Compared to the previous generation I3/I3en instances, AWS says you can expect 60% lower I/O latency and 75% lower latency variability. AWS Nitro SSDs tightly integrate with the AWS Nitro System. As mentioned earlier, Im4gn instances feature AWS Graviton2 processors and provide up to 40% better price performance and up to 44% lower cost per TB or storage than I3 instances. Is4gen instances also use AWS Graviton2 processors and provide up to 15% lower cost per TB of storage and up to 48% better compute performance than I3en instances. I4 instances feature 3rd generation Intel Scalable processors (Ice Lake), delivering up to 55% better compute performance than current generation I3 instances.

Wrapping up

When you thought silicon was getting boring and software being the answer to everything – along comes Amazon to turn that idea on its head. Again. And again. And again. AWS best exemplifies potential strategic advantage with its first-part silicon.

I’ve always been fond of companies that understand the economics of choice, and that is something that AWS has done extraordinarily well. AWS has many announcements today that included AMD, Intel and NVIDIA and I think these three companies will remain important to AWS and its customers for a long time.

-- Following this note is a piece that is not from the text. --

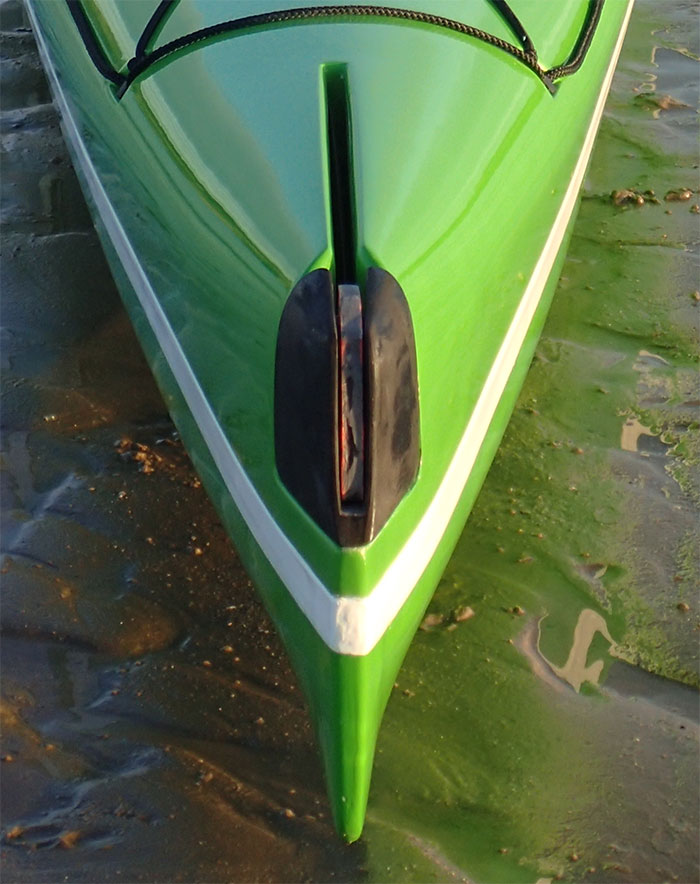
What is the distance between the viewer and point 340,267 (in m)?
1.54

I have followed AWS for several years, and I’ve been impressed with value proposition commitments made at launches that have come to fruition. I went back and looked at my notes on the past claims made around Graviton and Inferentia. I was glad to see that the claims were more than just marketing, but the positioning held over time, and I know how hard that can be as a former product person. 

So, we have covered Graviton as a first-class citizen for general-purpose compute, Inferential for machine learning inference, and Trainium for machine learning training in this article. 

How do you get started with these AWS silicon innovations?

Well, it is simply to try it out. If you want to move to Graviton but are not sure your application can support it, and this is where the Graviton challenge came from, give it a try. The same is valid on the ML side. If you have built frameworks like TensorFlow or PyTorch, move it over, let it run on Inferentia, or try training on the Trn1 instances powered by Trainium.  

I think you’ll be pleasantly surprised at how simple it is and how quick it is to improve performance. And you might save money while you’re doing it. 

Note: Moor Insights & Strategy writers and editors may have contributed to this article.